**O que fazer**
• a. Edite o trecho do texto sobre autopeças que começa em "Isso não significa" e termina em "da Reposição 2024.", trocando "inteligência artificial" por "análise de dados".
• b. Segundo o texto sobre autopeças, quantos SKUs eram necessários nos anos 90 para atender a frota?
• c. Por favor, diga se cada afirmação a seguir está de acordo com o texto sobre autopeças, citando as palavras que decidem: (i) O mediador do painel é jornalista da revista Oeste. (ii) O veículo 100% elétrico aumenta o número de componentes para reposição. (iii) Sérgio Milanez é CEO da Medauto.

**Texto fornecido**
━━━━━━━━━━━━━━━━━━━━
A transição energética para o carro híbrido no Brasil é uma boa notícia para o segmento da distribuição de autopeças. Considerando que o veículo 100% elétrico apresenta drástica redução do número de componentes para reposição, manter na receita o motor a combustão garante a estabilidade dos negócios no futuro.
Isso não significa dizer que os distribuidores não enfrentem desafios complexos. Um deles é a crescente diversificação da frota que roda no país, que afeta de forma impactante a composição dos estoques. Nesse sentido, as ferramentas de inteligência artificial tendem a ser determinantes para garantir mais eficiência operacional às empresas. Os temas foram tratados no painel relativo à distribuição no Seminário da Reposição 2024.
MEDIADOR
Adalberto Piotto, jornalista da revista Oeste
DEBATEDORES
Luis Fernando Hartner, Diretor de Demanda e Experiência com Cliente da Takao
Joaquim Alberto da Silva Leal, CEO da Medauto
Sérgio Milanez, Sócio-administrador da Rufato
Adalberto Piotto – Por mais que usemos todas as tecnologias disponíveis hoje, o cenário é desafiador. Alguém vai atrasar a entrega de uma peça ou a reposição de um estoque e o consumidor vai ter que lidar com isso. Como responder para esse consumidor?
Joaquim A.S. Leal – O Danilo Fraga falou que para atender amortecedor em 100% precisa de três marcas dentro de casa. Nos anos 90 você tinha mais ou menos 10 mil SKUs para atender a frota, hoje precisa ter 10 vezes mais. A necessidade do volume de estoque e de variedade é um problema inerente ao nosso negócio. Ou você aprende a lidar com isso, ou está fora do mercado. Essa é a realidade. O próprio mercado te obriga a ter mais de uma marca. A cobertura das partes, a diversidade de produtos que tem, de equipamentos, é um absurdo. E vai crescer mais. A gente tem que se virar com essa realidade.
━━━━━━━━━━━━━━━━━━━━
Legendas descritivas breves
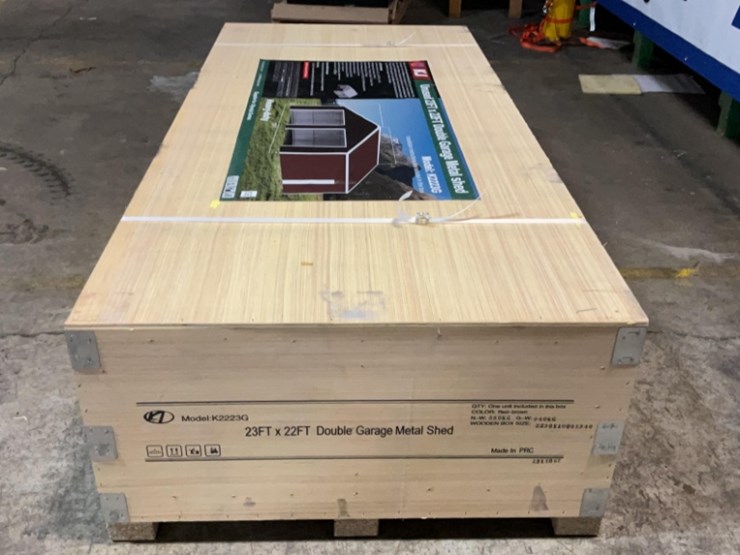 (inv.53011)-new-unused-k2223g-double-garage-shed,-22'-x-23'-heavy-duty-garage-image-7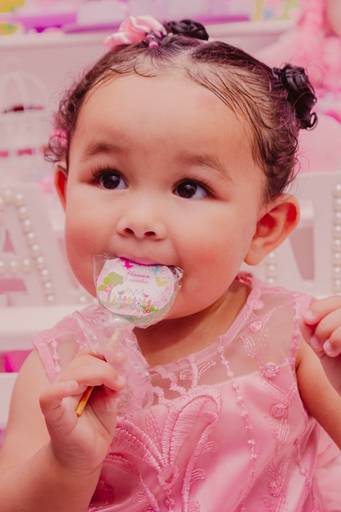 Festa de um ano com o tema jardim encantado São Paulo, SP - Evelyn Taynara Ph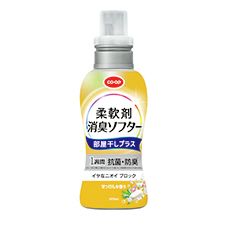 ＣＯ・ＯＰ 柔軟剤　消臭ソフター　部屋干しプラス　せっけんの香り ６００ｍｌ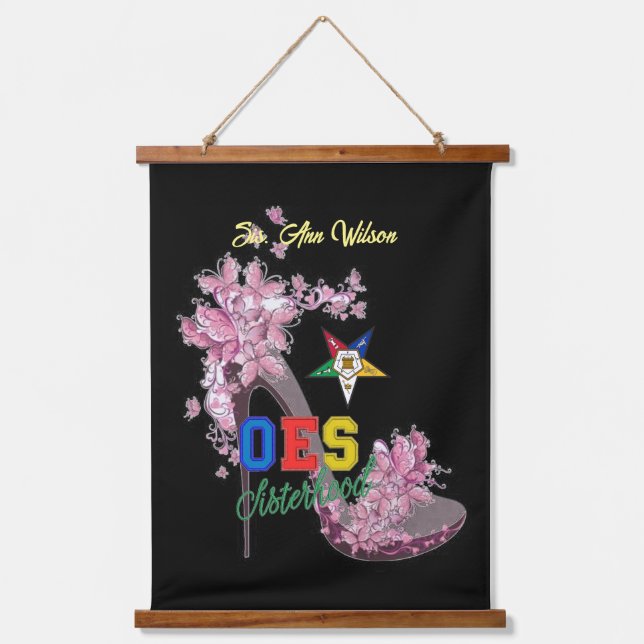 OES HANGING TAPESTRY (Front)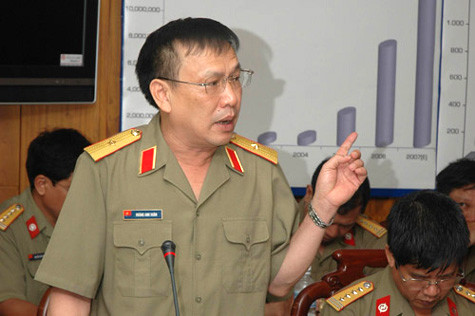 Tướng Hoàng Anh Xuân, Tổng giám đốc Viettel. Tướng Hoàng Anh Xuân, Tổng giám đốc Viettel.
━━━━━━━━━━━━━━━━━━━━
**Respostas**
• a.
Isso não significa dizer que os distribuidores não enfrentem desafios complexos. Um deles é a crescente diversificação da frota que roda no país, que afeta de forma impactante a composição dos estoques. Nesse sentido, as ferramentas de análise de dados tendem a ser determinantes para garantir mais eficiência operacional às empresas. Os temas foram tratados no painel relativo à distribuição no Seminário da Reposição 2024.

• b. Mais ou menos 10 mil SKUs.

• c.
(i) Sim: "Adalberto Piotto, jornalista da revista Oeste".
(ii) Não: "apresenta drástica redução do número de componentes para reposição".
(iii) Não: "Joaquim Alberto da Silva Leal, CEO da Medauto".